In this study, we only considered organs and tissues that are explicitly listed in BEIR VII, and did not consider “other” organs and tissues. For adult males, the other organ category would account for 23% of the total carcinogenic risk for uniform whole-body irradiation, and for adult females, this other category would account for 18% of the total carcinogenic risk. These data suggest that radiation risks estimates might be up to 20% or so higher if account were taken of this other category. Given the relatively small size of the X-ray beams used in MBSS examinations, it is more likely that any underestimates in excess carcinogenic risk due to MBSS will be markedly less than 20%, which is much lower than the current uncertainties in radiation risk estimates. Any assessment of radiation risks at the levels associated with radiographic imaging should always consider that current risks’ estimates are believed to carry uncertainties of factors of two to three, in both directions.

Figure 3 shows how the risk per unit effective dose (%/Sv) varies with age and sex for patients undergoing MBSSs. These values are generally lower than the risk estimates for uniform whole-body irradiation. One reason why MBSS risks per unit effective dose are lower than the risk estimates for uniform whole-body irradiation is that the “other category” has not been included in our calculations, although this is likely a minor factor. Of greater importance is the use of age- and sex-averaged weighting factors for thyroid, lung, and RBM in computing patient effective doses. The effective dose is a very crude measure of patient detriment, and the risk per mSv will always be exam specific [4]. Given that effective dose can be readily obtained in MBSS examinations, the data shown in Fig. 3 can be used to estimate excess patient cancer risk for a given effective MBSS dose.

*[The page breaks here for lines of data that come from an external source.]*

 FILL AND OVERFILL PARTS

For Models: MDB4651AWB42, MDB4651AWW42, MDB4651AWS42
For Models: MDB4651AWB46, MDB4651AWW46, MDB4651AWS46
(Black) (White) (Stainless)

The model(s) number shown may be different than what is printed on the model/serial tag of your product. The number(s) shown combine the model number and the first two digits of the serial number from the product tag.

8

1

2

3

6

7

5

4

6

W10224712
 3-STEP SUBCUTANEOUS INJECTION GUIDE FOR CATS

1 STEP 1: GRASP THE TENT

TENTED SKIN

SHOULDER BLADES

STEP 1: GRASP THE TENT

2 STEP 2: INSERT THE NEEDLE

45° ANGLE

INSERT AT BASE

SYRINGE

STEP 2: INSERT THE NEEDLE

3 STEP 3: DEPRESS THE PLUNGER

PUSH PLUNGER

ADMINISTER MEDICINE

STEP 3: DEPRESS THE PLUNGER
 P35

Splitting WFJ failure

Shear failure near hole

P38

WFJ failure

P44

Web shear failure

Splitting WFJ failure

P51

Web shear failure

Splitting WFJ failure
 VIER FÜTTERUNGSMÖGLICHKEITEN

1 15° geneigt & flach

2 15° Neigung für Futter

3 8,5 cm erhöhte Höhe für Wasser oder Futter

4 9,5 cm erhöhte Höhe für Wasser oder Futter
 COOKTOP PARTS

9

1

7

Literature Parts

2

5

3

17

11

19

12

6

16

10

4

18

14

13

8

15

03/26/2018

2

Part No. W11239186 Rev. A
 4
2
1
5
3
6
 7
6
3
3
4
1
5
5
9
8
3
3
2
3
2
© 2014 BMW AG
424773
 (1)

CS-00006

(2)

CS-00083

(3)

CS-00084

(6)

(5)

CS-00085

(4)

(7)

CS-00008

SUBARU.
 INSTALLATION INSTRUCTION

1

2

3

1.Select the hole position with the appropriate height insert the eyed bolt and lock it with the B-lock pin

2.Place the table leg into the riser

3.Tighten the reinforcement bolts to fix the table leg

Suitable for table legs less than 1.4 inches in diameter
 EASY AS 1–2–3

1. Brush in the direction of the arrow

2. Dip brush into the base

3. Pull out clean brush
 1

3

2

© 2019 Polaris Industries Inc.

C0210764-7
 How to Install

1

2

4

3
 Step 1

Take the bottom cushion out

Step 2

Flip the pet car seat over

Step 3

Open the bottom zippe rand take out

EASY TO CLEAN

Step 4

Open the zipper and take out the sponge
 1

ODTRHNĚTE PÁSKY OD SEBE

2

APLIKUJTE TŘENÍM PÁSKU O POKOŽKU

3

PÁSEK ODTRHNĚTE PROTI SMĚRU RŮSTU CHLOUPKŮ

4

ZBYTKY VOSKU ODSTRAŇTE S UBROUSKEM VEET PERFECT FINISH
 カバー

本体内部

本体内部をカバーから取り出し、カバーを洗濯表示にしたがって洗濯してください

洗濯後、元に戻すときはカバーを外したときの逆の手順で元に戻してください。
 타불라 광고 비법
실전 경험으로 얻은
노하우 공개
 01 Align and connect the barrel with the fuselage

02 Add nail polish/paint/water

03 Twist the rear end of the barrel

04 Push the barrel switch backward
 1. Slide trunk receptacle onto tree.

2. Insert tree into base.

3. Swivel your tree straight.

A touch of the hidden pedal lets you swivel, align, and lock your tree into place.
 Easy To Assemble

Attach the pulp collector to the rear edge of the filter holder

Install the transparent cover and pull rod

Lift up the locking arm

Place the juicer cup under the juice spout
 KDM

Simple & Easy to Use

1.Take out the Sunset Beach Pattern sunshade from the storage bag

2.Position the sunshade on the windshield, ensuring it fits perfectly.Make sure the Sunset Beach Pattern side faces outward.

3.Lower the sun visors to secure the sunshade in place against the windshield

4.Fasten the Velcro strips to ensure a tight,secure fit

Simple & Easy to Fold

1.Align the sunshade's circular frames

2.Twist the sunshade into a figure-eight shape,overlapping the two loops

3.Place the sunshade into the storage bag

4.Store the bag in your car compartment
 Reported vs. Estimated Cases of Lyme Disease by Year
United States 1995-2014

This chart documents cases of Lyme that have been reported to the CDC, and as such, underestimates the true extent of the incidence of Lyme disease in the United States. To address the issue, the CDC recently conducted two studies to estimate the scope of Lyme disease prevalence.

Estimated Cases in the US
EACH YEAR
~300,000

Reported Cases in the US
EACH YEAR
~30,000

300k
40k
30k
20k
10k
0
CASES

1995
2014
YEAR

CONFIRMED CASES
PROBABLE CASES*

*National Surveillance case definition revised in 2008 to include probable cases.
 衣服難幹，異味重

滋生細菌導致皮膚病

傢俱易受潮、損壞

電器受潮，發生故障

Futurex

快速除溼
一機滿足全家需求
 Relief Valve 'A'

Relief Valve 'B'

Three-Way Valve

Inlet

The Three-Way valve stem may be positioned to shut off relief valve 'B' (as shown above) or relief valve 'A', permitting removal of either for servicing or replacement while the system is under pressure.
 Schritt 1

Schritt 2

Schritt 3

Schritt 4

It is interesting to consider how patient size will impact on the resultant radiation risk for patients undergoing MBSSs. As the patient size increases, both the X-ray tube voltage (beam penetrating power) and the total amount of radiation incident on the patient (KAP) increase. However, when the patient size increases, the effective dose per unit KAP will be reduced because the deposited energy will be diluted over a larger patient mass [4]. Given that two of the factors (kV and KAP) would increase patient doses, and one of the factors (kg weight) would reduce patient doses, the overall effect on patient dose is clearly indeterminate. This is an issue that has received no attention in the scientific literature so far and is thus currently being investigated in our research laboratory.

Understanding of patient risks in any radiological examination is important to enable practitioners to identify justified examinations where there should be a net patient benefit. What this means is that the patient benefits should exceed any corresponding risks associated with a given diagnostic test, including those associated with exposures to ionizing radiation. Identification of a justified examination requires a clear understanding of radiation risks to ensure a high benefit-to-risk ratio for the patient from the exam. Balancing incommensurate risks and benefits will clearly require practitioners to make a professional judgment as to when any radiological procedure is worthwhile.

Conclusion

Overall, the excess cancer risk per unit effective dose (%/Sv) from MBSS exams are generally lower than the risk estimates for uniform whole-body irradiation. During MBSS exams, the excess risk of thyroid cancer is relatively high in patients 20 year old and younger, but falls off dramatically as patient age increases. For patients above 40 years, the excess risks to lung and RBM are predominant. The excess cancer risk ratio for female-to-male patients is age dependent, from being 3 for a 20 year old to 1.3%/Sv for an 80 year old. The highest risk ratio, ~ 10.4%/Sv, was for a 20-year-old female to an 80-year-old female. These data clearly indicate that patient age is the most important determinant of excess patient radiation risk, and much higher than that of sex.

Funding: This work was supported by the National Institute of Diabetes and Digestive and Kidney Diseases at the National Institute of Health (Grant R01 DK098222).